Dataset items
━━━━━━━━━━━━━━━━

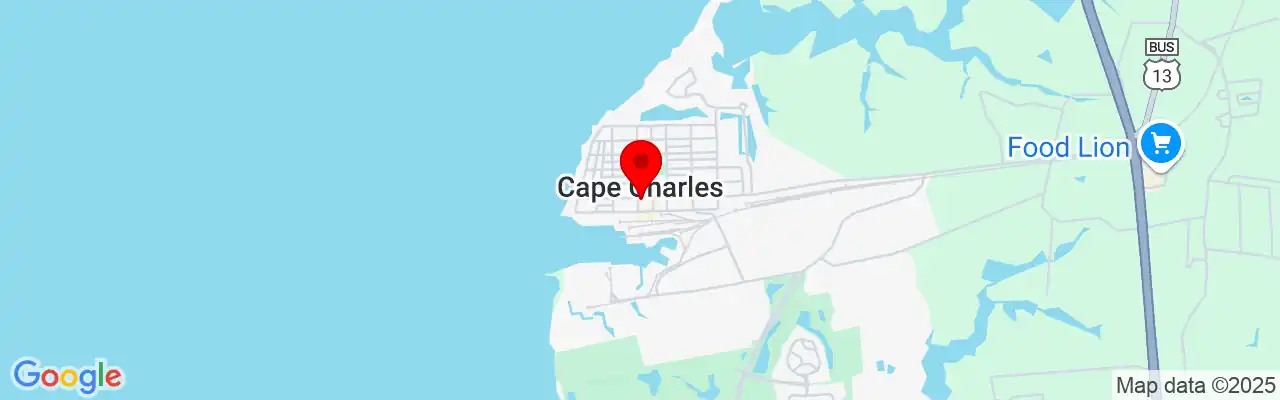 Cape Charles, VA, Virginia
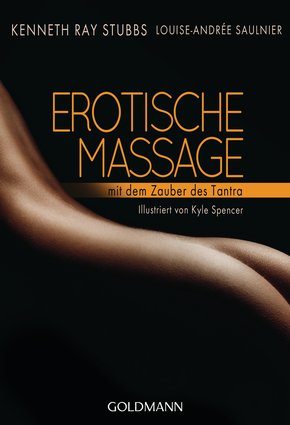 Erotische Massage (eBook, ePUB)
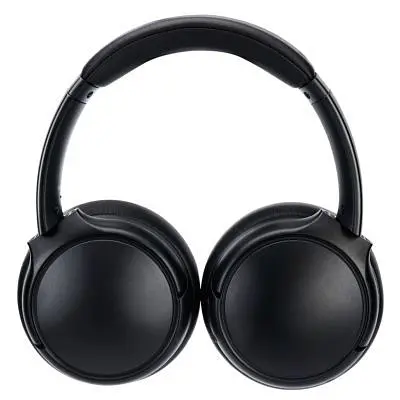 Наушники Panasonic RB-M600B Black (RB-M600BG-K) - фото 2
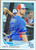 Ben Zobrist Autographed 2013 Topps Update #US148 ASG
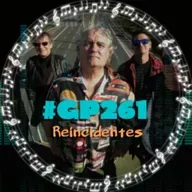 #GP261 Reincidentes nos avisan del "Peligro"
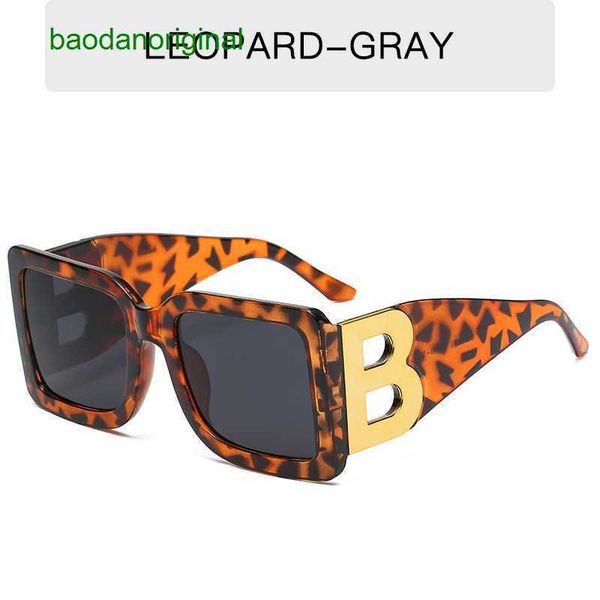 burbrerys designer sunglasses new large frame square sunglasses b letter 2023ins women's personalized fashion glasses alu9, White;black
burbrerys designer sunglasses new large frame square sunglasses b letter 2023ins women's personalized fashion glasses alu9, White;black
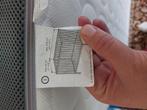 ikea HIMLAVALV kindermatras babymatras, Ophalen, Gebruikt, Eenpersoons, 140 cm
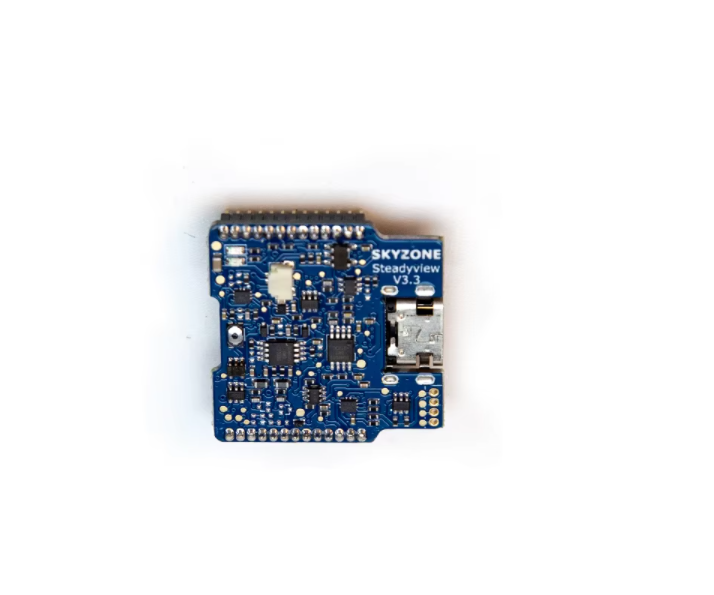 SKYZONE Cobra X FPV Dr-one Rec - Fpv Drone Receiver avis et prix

━━━━━━━━━━━━━━━━

Up to and including the line that holds "ikea HIMLAVALV kindermatras", restate word for word each line of the records from their start, and only those lines, leaving out the pictures.

 Cape Charles, VA, Virginia
 Erotische Massage (eBook, ePUB)
 Наушники Panasonic RB-M600B Black (RB-M600BG-K) - фото 2
 Ben Zobrist Autographed 2013 Topps Update #US148 ASG
 #GP261 Reincidentes nos avisan del "Peligro"
 burbrerys designer sunglasses new large frame square sunglasses b letter 2023ins women's personalized fashion glasses alu9, White;black
burbrerys designer sunglasses new large frame square sunglasses b letter 2023ins women's personalized fashion glasses alu9, White;black
 ikea HIMLAVALV kindermatras babymatras, Ophalen, Gebruikt, Eenpersoons, 140 cm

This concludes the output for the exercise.